Figure 1. — Provision of nesting material in each replicate for each sex and strain combination. The same number of cages depicted here was used for both replicates. A total of 36 cages were tested.

Experimental procedures.

After the 3-d acclimation period, measurements began at 0800 on day 1 and continued for 4 d. Mice were weighed once daily at 0800, and food intake was determined twice daily (0800 and 2000). Total metabolic heat production per mouse (HP) was determined by using indirect calorimetry (Figure 2) as previously described.²² Briefly, prior to metabolic testing, system accuracies for O₂ and CO₂ measurements were evaluated by ethanol combustion.²² On the first day of testing after mice had acclimated to the calorimeters, Tedlar gasbags (Restek, Bellefonte, PA) were connected to the exhaust air of the calorimeters and continuously collected air samples over a 12-h period. In addition, exhaust air was collected from a separate, empty calorimeter for determination of O₂ and CO₂ concentrations in fresh air. Four samples were collected from each cage, one on each of 4 consecutive days during the daytime from 0800 to 2000 (one 12-h period per day) when mice were inactive. Total HP was calculated for each sample and then divided by the number of mice in the calorimeter to estimate HP per mouse over the 12-h testing period. Furthermore, HP per mouse was divided by the average BW of mice to determine HP per g of BW.

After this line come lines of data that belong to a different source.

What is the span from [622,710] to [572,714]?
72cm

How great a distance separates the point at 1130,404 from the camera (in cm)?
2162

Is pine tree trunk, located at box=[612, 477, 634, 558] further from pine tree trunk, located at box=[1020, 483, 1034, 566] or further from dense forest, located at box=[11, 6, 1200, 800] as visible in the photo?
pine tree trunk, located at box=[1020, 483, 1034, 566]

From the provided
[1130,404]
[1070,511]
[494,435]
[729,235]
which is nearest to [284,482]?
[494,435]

Figure 2. — Negative-pressure indirect calorimetry system.

Gas analysis and calculations.

O₂ levels in calorimeter exhaust air samples were measured by using a calibrated paramagnetic O₂ analyzer (model 600P, California Analytical Instruments, Orange, CA), and CO₂ levels were evaluated by using a calibrated infrared CO₂ sensor (model GMT221, Vaisala Oyj, Helsinki, Finland). Total metabolic HP per mouse was calculated by using the following formula:²²

HP (Kcal / h) = [16.18 \times (O_{2} consumed,mL / s) + 5.02 \times (C O_{2} produced, mL / s)] \times 0.86.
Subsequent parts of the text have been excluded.